## Wednesday, June 10, 2015

### The Perfect Norm - Basic Stats for Data Analysts #BigData #HDSDA

In dealing with large amounts of data there are hundreds, if not thousands, of different statistical tests that can be applied which yield many different results. Understanding statistics is not easy, and even though I teach basic descriptive and inferential statistics - I have only the tip of the iceberg in terms of knowledge of statistical methods. Many tests assume that the population data are distributed normally so that we can make inferences based on samples. This is important basic information for a data analysts to understand.

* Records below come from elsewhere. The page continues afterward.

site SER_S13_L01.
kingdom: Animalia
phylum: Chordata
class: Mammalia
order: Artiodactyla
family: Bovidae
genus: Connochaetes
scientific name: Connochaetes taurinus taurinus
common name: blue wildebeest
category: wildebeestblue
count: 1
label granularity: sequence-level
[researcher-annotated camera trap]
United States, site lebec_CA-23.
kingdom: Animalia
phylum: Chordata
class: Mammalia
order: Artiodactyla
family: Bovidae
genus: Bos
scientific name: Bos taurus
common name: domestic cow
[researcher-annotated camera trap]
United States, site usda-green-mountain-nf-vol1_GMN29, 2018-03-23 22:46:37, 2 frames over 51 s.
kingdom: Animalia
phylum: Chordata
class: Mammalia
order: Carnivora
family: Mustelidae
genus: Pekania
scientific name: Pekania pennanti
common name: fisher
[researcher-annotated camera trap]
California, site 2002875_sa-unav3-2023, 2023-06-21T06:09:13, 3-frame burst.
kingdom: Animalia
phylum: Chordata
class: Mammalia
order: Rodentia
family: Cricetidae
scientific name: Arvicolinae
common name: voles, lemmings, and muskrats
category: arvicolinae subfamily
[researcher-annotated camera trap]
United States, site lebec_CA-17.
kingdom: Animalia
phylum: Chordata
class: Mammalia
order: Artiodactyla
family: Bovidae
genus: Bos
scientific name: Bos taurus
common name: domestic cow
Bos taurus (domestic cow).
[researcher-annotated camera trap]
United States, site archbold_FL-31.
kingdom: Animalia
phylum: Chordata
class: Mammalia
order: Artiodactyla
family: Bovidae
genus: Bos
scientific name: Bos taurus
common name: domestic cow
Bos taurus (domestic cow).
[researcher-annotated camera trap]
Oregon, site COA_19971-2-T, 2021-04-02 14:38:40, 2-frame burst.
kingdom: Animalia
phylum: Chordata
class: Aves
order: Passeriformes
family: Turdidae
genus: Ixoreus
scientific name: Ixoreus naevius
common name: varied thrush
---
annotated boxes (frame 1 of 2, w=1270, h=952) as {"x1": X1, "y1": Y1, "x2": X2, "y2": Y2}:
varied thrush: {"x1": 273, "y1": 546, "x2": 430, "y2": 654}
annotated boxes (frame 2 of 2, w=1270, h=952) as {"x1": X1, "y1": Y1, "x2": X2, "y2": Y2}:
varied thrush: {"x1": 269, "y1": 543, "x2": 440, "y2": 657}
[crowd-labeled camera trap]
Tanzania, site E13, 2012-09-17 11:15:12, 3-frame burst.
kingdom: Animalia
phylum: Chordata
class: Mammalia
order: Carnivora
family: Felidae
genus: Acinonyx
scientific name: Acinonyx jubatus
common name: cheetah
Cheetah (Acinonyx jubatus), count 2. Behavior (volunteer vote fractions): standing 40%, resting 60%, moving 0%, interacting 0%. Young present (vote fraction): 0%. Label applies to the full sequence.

In class I use some classic data of 100 house fly wing length measurements (Sokal and Hunter, 1955) to illustrate what a normal distribution looks like - these data are sometimes used to show an almost perfect normal distribution. Usually we look at a frequency distribution histogram, and if it looks like a bell-shaped (or Gaussian) curve - then we assume normality. Here's the histogram for the fly wing length data plotted in Excel:

Another simple way to check for normality is to see how close the Mean, Median, and Mode are. In the above data they are 45.5, 45.5, and 45.0 respectively - very close. There are also some statistical tests that you can perform on the data to test for normality - the Shapiro-Wilk, and Kolmogorov-Smirnov tests would be the most common ones used. Other measures such as Skewness and Kurtosis are also good indicators of normality. Excel can give several descriptives

 Mean 45.5 Standard Error 0.39 Median 45.5 Mode 45 Standard Deviation 3.92 Sample Variance 15.36 Kurtosis -0.29 Skewness 0 Range 19 Minimum 36 Maximum 55 Sum 4550 Count 100 Confidence Level (95.0%) 0.78

For me, the above is a good start to examine any set of data - you can learn a lot from it!

Reference:
Sokal, R.R. and P.E. Hunter. 1955. A morphometric analysis of DDT-resistant and non-resistant housefly strains Ann. Entomol. Soc. Amer. 48: 499-507.